**TRECHO DA PÁGINA**:
────────────────

O Mississippi do Brasil
Governo Lula deseja, desde de seus mandatos anteriores, transformar o Tapajós em um grande complexo hidrelétrico. Para professor, esse sonho ainda se mantém forte, apesar das diversas restrições ambientais e do apelo da tribo indígena Munduruku
Governo Lula deseja, desde de seus mandatos anteriores, transformar o Tapajós em um grande complexo hidrelétrico. Para professor, esse sonho ainda se mantém forte, apesar das diversas restrições ambientais e do apelo da tribo indígena Munduruku
Por Robert T. Walker*
Em uma coluna recente, descrevi um curioso plano americano desenvolvido por Herman Kahn e pelo Hudson Institute com o objetivo de desenvolver a Bacia Amazônica – e a América do Sul de forma mais geral. Se o Brasil tivesse implementado esse plano, grandes mudanças teriam ocorrido na região, incluindo a conversão de Santarém em uma Atlântida tropical sob as águas do reservatório.
De fato, o afundamento de Santarém teria facilitado muito a transformação do rio Tapajós no “Mississippi do Brasil”. Não uso aspas aqui de forma leviana, mas para chamar a atenção para a escolha de palavras dos planejadores brasileiros em sua eterna tentativa de impulsionar o desenvolvimento econômico na Bacia Amazônica, um esforço que já dura quase meio século.
Embora os planejadores não estejam mais entusiasmados com a construção de um sistema de grandes lagos, sua visão era, e continua sendo, de que uma economia nacional forte precisa de uma hidrovia industrial central para integrar suas partes constituintes e conectá-las ao mundo, como nos Estados Unidos.
A ideia não é tão exagerada quanto parece, já que a teoria do desenvolvimento sugere que a geografia do Brasil – grande parte absorvida por uma região grande e vazia, distante do resto do país, para não mencionar o mundo em geral – colocou a nação em desvantagem econômica.

────────────────

**REQUISITOS**:
- 1) Segundo o texto sobre o rio Tapajós, por que o autor põe entre aspas a expressão "Mississippi do Brasil"? Responda em uma a três frases.
- 2) Reescreva o trecho do texto sobre o rio Tapajós de "De fato, o afundamento" até "quase meio século.", substituindo "planejadores brasileiros" por "engenheiros brasileiros".
- 3) Por favor, dê continuidade ao texto sobre o rio Tapajós a partir do ponto em que ele termina.

Entradas salvas:
────────────────

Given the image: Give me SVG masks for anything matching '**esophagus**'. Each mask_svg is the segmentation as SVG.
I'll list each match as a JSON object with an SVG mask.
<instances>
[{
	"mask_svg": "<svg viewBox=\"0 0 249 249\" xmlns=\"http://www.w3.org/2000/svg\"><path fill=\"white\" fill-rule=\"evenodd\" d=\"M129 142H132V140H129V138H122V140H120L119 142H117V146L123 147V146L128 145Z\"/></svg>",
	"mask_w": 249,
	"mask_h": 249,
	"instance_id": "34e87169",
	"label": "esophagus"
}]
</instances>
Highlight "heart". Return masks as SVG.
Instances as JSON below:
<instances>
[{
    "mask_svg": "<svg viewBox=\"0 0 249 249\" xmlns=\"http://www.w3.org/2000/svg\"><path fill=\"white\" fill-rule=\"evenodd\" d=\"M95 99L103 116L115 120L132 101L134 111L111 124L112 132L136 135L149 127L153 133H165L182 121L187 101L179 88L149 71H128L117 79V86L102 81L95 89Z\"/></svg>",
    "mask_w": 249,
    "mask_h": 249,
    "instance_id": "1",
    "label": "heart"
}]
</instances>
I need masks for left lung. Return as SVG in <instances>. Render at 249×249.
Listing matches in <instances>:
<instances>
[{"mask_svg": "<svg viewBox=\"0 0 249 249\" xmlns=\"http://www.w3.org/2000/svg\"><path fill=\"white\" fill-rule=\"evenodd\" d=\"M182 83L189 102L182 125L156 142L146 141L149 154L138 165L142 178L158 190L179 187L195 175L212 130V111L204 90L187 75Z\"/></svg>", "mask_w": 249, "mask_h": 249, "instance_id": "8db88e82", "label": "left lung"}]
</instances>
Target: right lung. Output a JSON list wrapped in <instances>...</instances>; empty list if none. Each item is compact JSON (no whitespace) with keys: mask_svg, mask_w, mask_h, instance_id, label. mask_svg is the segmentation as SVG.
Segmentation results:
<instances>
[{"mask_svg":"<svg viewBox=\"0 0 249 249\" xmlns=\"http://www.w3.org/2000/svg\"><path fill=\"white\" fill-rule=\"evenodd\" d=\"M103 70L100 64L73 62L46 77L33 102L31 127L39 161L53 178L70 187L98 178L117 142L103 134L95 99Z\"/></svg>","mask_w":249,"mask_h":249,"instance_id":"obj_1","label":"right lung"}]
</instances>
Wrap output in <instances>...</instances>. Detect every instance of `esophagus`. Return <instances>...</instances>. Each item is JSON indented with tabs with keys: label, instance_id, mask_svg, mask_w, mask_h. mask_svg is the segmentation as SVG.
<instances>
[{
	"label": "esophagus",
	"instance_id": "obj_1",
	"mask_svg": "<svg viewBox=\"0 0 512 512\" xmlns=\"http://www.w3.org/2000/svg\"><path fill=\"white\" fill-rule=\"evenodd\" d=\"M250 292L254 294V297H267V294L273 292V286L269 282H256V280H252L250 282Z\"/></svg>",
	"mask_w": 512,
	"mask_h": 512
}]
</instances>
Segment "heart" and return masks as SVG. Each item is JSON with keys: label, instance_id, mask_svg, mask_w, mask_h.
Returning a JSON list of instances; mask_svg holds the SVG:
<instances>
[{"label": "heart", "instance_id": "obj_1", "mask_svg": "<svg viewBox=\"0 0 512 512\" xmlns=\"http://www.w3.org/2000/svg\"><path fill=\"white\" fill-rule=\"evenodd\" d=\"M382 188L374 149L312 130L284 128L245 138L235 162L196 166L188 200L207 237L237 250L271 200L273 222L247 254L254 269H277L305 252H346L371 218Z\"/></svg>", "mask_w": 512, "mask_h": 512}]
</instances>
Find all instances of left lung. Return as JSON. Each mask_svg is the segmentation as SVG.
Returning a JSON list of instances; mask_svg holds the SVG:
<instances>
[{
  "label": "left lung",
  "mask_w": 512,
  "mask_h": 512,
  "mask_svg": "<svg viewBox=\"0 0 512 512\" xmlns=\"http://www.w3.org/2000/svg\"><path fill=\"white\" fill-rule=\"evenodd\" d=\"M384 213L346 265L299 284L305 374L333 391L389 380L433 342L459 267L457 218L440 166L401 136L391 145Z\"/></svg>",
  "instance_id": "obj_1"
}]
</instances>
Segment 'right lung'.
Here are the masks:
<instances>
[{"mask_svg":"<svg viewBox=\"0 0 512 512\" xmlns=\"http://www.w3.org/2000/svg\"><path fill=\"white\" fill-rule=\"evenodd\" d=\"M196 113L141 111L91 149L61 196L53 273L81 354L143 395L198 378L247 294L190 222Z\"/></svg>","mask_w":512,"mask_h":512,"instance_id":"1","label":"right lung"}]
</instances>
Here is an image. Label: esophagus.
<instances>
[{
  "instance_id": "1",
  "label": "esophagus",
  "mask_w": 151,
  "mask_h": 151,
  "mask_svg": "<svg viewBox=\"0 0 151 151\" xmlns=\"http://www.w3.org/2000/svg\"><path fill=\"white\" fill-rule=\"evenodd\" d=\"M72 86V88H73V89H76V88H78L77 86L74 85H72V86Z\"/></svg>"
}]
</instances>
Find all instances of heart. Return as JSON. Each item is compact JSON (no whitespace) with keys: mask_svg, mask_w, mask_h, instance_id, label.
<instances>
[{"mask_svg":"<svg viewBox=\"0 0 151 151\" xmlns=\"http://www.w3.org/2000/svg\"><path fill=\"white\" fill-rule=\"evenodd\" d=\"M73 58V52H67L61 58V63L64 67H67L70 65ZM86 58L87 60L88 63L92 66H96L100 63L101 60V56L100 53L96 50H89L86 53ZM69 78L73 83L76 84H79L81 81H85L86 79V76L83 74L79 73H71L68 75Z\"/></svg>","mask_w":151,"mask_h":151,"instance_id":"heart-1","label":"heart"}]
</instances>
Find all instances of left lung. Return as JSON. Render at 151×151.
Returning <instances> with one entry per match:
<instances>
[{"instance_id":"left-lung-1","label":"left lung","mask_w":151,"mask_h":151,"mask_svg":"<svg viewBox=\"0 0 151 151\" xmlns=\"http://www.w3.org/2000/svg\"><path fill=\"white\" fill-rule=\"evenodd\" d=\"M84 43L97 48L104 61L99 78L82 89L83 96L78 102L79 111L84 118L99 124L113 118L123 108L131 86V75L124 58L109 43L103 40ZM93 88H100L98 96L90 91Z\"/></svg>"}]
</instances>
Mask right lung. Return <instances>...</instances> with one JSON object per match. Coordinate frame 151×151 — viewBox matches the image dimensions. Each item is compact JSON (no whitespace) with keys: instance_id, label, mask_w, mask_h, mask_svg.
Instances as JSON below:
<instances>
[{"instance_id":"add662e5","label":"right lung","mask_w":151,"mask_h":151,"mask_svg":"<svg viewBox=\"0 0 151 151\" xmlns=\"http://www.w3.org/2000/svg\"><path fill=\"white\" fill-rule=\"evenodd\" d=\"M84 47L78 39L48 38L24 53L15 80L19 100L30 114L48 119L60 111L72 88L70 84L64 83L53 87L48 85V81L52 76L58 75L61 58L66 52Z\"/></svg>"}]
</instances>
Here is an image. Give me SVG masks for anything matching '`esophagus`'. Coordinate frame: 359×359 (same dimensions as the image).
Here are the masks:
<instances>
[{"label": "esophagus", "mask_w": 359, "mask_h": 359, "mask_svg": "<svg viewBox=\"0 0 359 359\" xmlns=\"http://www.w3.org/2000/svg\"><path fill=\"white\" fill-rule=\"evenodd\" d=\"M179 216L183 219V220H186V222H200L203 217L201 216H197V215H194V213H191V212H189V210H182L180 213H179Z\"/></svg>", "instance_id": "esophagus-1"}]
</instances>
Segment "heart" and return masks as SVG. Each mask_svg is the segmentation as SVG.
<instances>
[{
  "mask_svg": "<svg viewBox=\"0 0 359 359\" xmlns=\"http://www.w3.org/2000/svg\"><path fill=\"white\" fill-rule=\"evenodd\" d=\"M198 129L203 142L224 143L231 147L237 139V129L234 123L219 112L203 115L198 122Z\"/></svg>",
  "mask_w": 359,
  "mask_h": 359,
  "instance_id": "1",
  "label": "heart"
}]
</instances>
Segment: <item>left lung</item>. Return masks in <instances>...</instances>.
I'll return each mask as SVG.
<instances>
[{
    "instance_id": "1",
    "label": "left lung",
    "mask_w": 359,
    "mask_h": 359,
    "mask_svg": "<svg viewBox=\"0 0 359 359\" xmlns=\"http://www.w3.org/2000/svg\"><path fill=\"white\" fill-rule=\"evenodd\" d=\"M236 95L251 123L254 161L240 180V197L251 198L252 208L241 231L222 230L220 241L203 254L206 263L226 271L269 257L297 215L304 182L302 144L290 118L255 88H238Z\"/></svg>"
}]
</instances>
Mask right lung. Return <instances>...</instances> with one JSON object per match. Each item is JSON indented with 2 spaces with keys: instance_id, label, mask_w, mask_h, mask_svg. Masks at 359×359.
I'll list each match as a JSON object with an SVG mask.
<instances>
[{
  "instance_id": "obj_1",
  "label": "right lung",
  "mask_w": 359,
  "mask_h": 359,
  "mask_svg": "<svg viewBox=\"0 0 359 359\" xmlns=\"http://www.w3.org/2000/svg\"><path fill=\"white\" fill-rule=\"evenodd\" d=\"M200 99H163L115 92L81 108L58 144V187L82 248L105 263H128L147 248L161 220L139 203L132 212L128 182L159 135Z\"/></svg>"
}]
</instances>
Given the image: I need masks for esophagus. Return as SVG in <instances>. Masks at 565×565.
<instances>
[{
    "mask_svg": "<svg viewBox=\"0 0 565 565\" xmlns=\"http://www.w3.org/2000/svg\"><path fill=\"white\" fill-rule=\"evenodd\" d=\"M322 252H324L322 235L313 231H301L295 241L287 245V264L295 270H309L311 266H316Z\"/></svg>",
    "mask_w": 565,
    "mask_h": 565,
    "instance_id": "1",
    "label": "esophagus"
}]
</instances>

────────────────

**RESPOSTAS DAS TAREFAS**:
- 1) O autor usa as aspas para chamar a atenção para a escolha de palavras dos planejadores brasileiros. Eles vêm tentando impulsionar o desenvolvimento econômico na Bacia Amazônica há quase meio século.

- 2)
De fato, o afundamento de Santarém teria facilitado muito a transformação do rio Tapajós no “Mississippi do Brasil”. Não uso aspas aqui de forma leviana, mas para chamar a atenção para a escolha de palavras dos engenheiros brasileiros em sua eterna tentativa de impulsionar o desenvolvimento econômico na Bacia Amazônica, um esforço que já dura quase meio século.

- 3)
Esse fato geográfico, no entanto, nunca gerou desespero, especialmente durante o governo militar, que disparou a primeira salva de uma grande aventura nacional e convocou um “povo sem terra para vir a uma terra sem povo”. Ocupar e desenvolver a Bacia Amazônica tornou-se um passo necessário em direção a um grande projeto de construção da nação. Para que isso acontecesse, tudo o que o Brasil precisava fazer era terraformar a parte norte do continente sul-americano, como os escritores de ficção científica teriam concordado de bom grado.
Hoje sabemos que o desenvolvimento da Amazônia não se deu de acordo com o projeto dos primeiros sonhadores. Ao invés de um sistema de grandes lagos ligados por meio de um complexo sistema hidráulico de barragens, eclusas e reservatórios, os engenheiros e as equipes de construção conseguiram construir algumas estradas de terra (embora de extensão continental e chamadas de “rodovias”) e uma ou duas barragens antes que os choques do petróleo de 1973-74 jogassem água fria no Milagre Econômico Brasileiro, transformando o Brasil em uma nação devedora no final da década.
Talvez isso também tenha sido bom. Se os engenheiros brasileiros tivessem adotado a abordagem de terraformação do Hudson Institute, eles poderiam ter sido apanhados pelo entusiasmo da iniciativa Átomos para a Paz, do presidente Eisenhower, que capturou a imaginação do povo até que o público caísse em si no final da década de 1970. A iniciativa, chamada de Projeto Plowshare, envolvia o uso de bombas atômicas para fins não relacionados a combate, como simular o impacto de meteoros e provocar eventos sísmicos artificiais (ou seja, terremotos), tudo com o objetivo de promover o bem-estar humano. A construção de um sistema de grandes lagos no Brasil teria sido um projeto Plowshare perfeito. Ainda bem que muitos cientistas nucleares americanos falavam alemão, e não português.
O interesse em escavar (ou explodir) um sistema de grandes lagos na Amazônia desapareceu com o tempo. Na verdade, isso não é mais necessário com todas as represas que Lula construiu durante seus dois primeiros governos e com o sistema de transporte emergente baseado nas rodovias existentes na bacia (que finalmente estão sendo pavimentadas), hidrovias e portos.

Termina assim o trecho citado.